A cura dell’avv. Maria Antonella Mascaro
Da decenni i pensionati sono stati posti nel mirino dei conti pubblici ed individuati come una sorta di salvadanaio pubblico.
Anche per la legge di bilancio del 2023 ad essi sono stati dedicati solamente interventi penalizzanti e restrittivi.
L’interesse di tutti i pensionati e in particolar modo di quelli titolari di trattamenti previdenziali modesti è la conservazione del potere di acquisto delle somme percepite, da cui deriva in modo consequenziale il diritto ad una prestazione previdenziale adeguata.
Tale diritto, costituzionalmente riconosciuto, risulta irragionevolmente sacrificato nel nome di esigenze finanziarie, peraltro, non specificate nel provvedimento in questione.
La perequazione correlata all’inflazione permetterebbe un ristoro dei trattamenti in essere, nella sua nuova formulazione, invece, riduce fortemente quanto previsto per il 2023, da norme che progressivamente tentavano di ricomporre un diritto troppo spesso sacrificato.
Così sono stati incisi i diritti fondamentali connessi al rapporto previdenziale, fondati sui parametri costituzionali della proporzionalità del trattamento di quiescenza, inteso quale retribuzione differita (art. 36, primo comma, Cost.) e dell’adeguatezza (art. 38, secondo comma, Cost.), da intendersi quale espressione del principio di solidarietà di cui all’art. 2 Cost. e al contempo attuazione del principio di eguaglianza sostanziale di cui all’art. 3 Cost.
Al riguardo, già una norma che limitava i trattamenti di quiescenza è stata in passato ritenuta costituzionalmente illegittima (Corte Cost., Sent. n. 70/2015).
I pensionati interessati a queste norme sono oltre tre milioni, cioè quelli che ricevono un trattamento superiore a quattro volte il minimo Inps: circa 2.100 euro lordi al mese.
Per i sindacati è stata sufficiente la previsione di una crescita maggiorata al 120 % per le pensioni minime: che si traduce in appena 46 euro in più.
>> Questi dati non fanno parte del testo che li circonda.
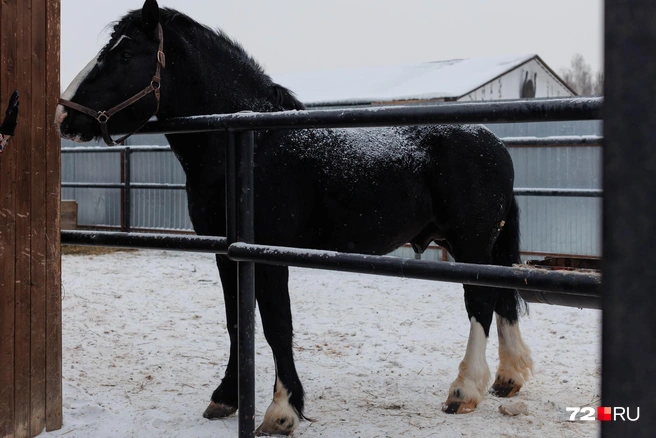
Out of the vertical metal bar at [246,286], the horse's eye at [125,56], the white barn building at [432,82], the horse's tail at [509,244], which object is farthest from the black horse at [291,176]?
the white barn building at [432,82]

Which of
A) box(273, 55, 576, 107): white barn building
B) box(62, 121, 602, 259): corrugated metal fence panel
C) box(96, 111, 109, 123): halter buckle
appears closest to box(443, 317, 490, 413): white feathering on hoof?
box(96, 111, 109, 123): halter buckle

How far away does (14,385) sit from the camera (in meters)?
2.45

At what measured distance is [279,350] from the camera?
2.87m

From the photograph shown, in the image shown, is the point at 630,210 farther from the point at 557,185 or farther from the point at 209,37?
the point at 557,185

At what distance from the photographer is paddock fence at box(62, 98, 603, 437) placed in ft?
4.12

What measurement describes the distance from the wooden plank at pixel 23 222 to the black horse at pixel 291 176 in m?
0.16

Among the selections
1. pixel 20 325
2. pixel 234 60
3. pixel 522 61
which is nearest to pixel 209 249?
pixel 20 325

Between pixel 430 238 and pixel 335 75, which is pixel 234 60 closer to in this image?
pixel 430 238

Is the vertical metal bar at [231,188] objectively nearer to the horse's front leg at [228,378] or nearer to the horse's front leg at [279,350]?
the horse's front leg at [279,350]

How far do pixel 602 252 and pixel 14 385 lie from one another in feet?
8.43

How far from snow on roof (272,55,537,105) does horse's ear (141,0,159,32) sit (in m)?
7.06

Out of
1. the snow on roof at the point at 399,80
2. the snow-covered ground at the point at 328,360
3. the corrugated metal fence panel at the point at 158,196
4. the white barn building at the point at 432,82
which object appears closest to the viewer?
the snow-covered ground at the point at 328,360

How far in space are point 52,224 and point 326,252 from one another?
1.50 m

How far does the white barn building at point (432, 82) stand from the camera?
10.2m
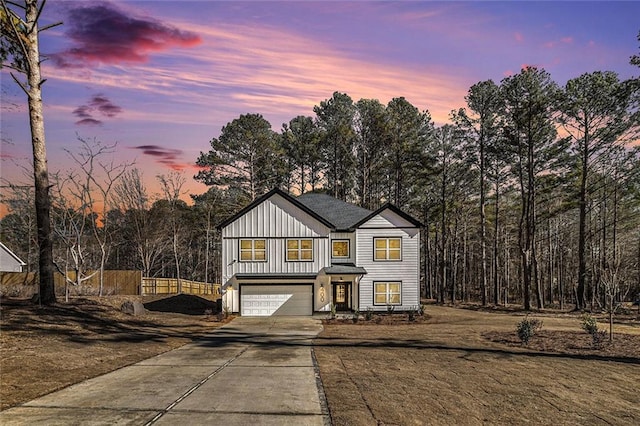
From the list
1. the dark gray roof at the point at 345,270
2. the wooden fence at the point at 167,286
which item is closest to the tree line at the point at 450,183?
the wooden fence at the point at 167,286

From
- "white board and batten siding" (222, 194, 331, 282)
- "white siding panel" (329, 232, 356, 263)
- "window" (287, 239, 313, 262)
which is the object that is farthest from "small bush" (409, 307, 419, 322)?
"window" (287, 239, 313, 262)

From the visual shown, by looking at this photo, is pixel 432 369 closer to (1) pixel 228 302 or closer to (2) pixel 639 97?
(1) pixel 228 302

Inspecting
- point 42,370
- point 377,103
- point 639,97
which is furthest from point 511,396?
point 377,103

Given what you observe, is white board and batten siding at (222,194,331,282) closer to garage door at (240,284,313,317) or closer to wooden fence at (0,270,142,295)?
garage door at (240,284,313,317)

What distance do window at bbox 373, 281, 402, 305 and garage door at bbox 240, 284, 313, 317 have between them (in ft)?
14.4

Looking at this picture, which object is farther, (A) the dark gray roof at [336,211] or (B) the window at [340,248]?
(A) the dark gray roof at [336,211]

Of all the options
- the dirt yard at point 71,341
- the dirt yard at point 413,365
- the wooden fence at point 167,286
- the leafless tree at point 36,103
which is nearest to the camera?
the dirt yard at point 413,365

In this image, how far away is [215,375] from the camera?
37.9 ft

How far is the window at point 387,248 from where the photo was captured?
1154 inches

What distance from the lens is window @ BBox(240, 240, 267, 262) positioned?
29.0 m

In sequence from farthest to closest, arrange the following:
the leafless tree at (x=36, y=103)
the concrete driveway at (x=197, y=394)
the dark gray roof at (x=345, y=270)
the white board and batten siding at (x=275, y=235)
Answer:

Mentre per i così detti pensionati d’oro si è passati da un incremento dal 7,3 % al 2,55 %, percentuale questa ultima che si applica alle pensioni superiori a 5.000 euro lordi.
Il provvedimento del Governo Meloni, però, prevede, cosa che pochi hanno rilevato, che la tagliola sulle indicizzazioni non valga solo per il 2023 ma sia estesa anche al 2024. Va, poi considerato che, i pur modesti incrementi, non vengono attivati con riferimento agli scaglioni, così come previsto dall’Irpef, ma in funzione della fascia in cui l’importo totale della pensione si colloca.
Per cui l’incremento del 2,55 %, previsto per le pensioni di 5.000 euro mensili lordi, incide sulla cifra considerata nel suo complesso e non si applicano, quindi, per gli scaglioni minori, gli indici incrementali maggiori.
Va considerato come ultimo effetto negativo che le restrizioni si cumulano nel tempo, dal momento che l’indicizzazione del futuro sarà applicata ad importi più bassi di quanto sarebbe stato dovuto.
La perdita è quindi strutturale e crescente impedendo qualsiasi ristoro a fronte di una inflazione galoppante che falcidia fortemente proprio i pensionati che non hanno altro possibile recupero.